John Bailey, the newly re-elected president of the Academy, said that the Board of Governors met Tuesday night to approve the change. Dawn Hudson, CEO of the Academy, acknowledged the backlash against the new category, saying, “There has been a wide range of reactions to the introduction of a new award, and we recognize the need for further discussion with our members”

Critics called the popular film category a “separate but equal” consolation prize that might keep popular minority-led films like “Black Panther” and “Wonder Woman” out of the running for Best Picture.
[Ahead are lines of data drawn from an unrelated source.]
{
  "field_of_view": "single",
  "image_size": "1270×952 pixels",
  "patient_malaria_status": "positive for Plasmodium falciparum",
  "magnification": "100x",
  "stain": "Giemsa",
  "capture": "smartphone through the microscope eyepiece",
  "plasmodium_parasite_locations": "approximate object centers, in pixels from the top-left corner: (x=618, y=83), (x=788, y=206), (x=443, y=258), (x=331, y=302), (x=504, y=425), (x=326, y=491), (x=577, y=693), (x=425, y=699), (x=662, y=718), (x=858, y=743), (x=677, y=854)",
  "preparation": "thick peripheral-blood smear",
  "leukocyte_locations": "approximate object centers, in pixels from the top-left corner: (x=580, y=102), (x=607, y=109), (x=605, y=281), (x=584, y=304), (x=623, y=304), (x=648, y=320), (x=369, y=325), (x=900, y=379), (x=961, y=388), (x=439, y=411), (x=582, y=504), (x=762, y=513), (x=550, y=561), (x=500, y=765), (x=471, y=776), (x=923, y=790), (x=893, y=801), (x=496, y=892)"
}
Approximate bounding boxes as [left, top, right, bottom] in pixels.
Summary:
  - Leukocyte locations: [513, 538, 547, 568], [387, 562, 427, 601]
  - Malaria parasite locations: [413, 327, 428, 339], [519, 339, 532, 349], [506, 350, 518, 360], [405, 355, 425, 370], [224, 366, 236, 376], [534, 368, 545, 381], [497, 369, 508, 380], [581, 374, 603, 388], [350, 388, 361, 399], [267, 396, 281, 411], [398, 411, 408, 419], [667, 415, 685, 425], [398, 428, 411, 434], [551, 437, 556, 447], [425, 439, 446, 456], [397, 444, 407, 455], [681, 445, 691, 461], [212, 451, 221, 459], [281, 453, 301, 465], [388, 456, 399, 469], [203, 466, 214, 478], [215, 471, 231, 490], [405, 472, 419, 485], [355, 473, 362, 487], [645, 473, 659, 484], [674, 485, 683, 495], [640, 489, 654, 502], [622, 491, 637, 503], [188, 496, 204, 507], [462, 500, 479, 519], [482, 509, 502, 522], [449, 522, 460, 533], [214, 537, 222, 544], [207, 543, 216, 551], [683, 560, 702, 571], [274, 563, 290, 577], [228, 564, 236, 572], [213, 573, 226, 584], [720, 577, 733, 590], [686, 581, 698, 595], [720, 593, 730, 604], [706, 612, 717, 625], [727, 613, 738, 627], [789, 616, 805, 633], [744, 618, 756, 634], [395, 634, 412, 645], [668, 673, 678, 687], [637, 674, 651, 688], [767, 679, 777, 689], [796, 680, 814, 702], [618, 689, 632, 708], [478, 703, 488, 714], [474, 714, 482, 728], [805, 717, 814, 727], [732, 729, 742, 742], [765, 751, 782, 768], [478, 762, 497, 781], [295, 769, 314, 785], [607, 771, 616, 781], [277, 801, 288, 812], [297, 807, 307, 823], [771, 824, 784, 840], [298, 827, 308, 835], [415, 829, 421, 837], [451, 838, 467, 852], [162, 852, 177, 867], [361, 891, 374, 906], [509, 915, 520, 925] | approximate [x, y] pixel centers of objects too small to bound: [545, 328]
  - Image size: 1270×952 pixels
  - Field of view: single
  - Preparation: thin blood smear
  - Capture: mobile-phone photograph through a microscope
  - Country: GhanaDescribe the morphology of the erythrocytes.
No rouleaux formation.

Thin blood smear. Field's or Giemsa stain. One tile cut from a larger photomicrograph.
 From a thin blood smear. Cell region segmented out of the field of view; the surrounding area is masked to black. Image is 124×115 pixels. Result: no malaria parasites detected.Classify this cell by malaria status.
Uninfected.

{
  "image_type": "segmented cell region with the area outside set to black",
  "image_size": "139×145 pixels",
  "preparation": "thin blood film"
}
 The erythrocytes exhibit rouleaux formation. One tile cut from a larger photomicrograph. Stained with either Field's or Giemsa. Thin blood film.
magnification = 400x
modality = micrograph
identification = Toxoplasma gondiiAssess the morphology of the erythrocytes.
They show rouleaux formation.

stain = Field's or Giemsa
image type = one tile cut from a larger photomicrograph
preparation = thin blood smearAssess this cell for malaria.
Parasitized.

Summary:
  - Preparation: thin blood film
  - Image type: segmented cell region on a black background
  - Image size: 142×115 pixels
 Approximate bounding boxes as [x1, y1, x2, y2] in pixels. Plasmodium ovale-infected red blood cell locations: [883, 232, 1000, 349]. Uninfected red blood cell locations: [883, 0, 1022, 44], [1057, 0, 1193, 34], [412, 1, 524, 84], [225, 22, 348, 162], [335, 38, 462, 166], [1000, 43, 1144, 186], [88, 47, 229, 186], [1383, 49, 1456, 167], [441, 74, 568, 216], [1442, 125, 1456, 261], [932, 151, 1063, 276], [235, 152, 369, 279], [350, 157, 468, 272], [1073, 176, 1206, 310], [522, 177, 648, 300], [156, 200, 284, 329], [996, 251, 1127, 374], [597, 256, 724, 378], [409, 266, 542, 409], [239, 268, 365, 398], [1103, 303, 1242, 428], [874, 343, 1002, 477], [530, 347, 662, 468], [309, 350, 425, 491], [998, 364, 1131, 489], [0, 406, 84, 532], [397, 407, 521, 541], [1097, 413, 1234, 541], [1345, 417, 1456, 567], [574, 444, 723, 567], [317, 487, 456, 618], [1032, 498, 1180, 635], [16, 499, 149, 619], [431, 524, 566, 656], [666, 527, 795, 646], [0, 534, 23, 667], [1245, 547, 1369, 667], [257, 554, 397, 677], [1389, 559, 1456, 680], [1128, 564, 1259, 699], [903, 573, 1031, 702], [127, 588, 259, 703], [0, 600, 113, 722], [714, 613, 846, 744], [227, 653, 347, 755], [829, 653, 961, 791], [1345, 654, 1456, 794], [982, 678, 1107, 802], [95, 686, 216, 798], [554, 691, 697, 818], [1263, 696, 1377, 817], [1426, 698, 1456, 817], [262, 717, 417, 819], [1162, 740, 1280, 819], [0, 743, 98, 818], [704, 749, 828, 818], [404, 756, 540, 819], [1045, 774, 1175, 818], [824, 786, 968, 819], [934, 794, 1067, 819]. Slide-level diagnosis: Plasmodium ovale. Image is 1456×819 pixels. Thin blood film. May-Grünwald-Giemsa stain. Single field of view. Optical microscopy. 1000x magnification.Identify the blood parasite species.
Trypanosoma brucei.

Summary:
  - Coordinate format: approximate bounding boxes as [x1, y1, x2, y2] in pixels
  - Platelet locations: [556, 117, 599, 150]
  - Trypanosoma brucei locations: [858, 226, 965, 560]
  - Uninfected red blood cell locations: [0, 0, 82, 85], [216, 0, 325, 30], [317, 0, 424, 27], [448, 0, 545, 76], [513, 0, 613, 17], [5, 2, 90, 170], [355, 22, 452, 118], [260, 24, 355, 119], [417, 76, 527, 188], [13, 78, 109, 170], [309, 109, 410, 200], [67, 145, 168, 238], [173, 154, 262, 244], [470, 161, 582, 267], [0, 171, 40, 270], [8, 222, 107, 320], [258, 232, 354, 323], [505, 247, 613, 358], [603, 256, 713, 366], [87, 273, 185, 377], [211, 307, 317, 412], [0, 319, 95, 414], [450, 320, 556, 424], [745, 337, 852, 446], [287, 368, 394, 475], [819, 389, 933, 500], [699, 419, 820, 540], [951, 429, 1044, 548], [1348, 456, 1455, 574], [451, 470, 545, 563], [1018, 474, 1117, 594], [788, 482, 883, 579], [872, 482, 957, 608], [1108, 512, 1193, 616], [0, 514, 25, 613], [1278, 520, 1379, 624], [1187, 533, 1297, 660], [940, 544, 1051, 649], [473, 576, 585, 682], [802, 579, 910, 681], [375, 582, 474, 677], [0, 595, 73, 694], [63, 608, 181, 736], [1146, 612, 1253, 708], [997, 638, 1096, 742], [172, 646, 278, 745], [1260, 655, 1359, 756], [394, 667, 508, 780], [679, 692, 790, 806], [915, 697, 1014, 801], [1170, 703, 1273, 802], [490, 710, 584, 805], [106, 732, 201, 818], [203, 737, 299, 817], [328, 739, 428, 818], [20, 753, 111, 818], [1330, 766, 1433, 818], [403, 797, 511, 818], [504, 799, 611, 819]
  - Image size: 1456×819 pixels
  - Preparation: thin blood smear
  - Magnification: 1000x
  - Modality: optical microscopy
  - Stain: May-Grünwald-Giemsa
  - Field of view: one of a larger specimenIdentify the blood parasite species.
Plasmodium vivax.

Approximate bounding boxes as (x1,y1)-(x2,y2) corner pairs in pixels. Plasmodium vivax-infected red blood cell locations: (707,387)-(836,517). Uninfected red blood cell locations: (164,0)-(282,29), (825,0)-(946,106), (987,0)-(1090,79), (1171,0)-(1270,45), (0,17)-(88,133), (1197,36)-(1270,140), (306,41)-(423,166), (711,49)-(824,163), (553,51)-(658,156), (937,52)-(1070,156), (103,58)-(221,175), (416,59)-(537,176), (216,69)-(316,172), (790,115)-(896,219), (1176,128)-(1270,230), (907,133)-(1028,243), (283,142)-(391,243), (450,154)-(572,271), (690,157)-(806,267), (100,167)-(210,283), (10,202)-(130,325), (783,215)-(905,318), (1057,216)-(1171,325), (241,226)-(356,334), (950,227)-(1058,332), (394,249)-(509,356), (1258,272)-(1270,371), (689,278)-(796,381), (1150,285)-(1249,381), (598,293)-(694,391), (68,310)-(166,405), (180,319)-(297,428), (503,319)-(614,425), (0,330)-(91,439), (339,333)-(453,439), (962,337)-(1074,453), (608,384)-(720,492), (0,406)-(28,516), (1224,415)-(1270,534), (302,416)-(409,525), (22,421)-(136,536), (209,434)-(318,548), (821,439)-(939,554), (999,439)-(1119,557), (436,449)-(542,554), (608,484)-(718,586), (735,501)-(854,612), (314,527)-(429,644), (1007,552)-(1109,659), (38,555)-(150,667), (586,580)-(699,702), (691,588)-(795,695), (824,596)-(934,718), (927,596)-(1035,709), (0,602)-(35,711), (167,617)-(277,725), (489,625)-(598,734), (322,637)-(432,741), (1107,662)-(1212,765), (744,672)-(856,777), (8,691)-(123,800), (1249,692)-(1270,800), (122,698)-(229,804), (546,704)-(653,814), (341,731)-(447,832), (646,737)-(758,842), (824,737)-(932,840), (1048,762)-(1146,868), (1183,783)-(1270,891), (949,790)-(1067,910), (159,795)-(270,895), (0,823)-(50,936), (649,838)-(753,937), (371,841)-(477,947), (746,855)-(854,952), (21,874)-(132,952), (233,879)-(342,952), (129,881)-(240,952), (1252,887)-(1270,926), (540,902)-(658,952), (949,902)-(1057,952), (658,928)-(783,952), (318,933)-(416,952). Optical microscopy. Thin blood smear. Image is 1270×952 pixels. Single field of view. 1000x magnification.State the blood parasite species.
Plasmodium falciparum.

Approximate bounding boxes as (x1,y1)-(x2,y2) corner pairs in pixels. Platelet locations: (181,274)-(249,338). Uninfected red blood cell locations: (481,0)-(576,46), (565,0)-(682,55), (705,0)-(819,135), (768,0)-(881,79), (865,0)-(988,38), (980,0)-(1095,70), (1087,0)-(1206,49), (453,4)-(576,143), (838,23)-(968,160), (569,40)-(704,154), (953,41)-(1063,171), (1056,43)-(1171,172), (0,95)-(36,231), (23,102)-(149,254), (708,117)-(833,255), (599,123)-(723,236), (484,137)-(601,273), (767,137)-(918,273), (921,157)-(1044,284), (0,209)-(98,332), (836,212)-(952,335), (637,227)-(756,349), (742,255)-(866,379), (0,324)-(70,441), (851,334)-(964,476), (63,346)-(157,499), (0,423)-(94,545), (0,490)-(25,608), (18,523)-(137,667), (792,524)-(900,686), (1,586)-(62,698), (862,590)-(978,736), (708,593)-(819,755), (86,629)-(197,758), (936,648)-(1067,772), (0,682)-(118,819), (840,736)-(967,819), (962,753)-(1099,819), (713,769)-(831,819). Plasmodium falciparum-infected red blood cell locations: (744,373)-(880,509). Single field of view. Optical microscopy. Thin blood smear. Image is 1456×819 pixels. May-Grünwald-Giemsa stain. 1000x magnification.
The Academy Awards have long been criticized for a lack of diversity.

Last year’s show hit an all-time ratings low, and Variety reported that days later, executives from ABC, which owns rights to the telecast until 2028, met with the Academy and “walked through the lousy ratings,” pointing out “moments during the show that prompted viewers to stop watching.” Adding a popular film category was one of the suggested fixes.

Other ideas included a shorter awards season and a shorter telecast. To that effect, Bailey said the Academy promises a brisk three-hour Oscars ceremony next year, and a much earlier air date in 2020.

The upcoming 91st Oscars will be held on February 24, 2019.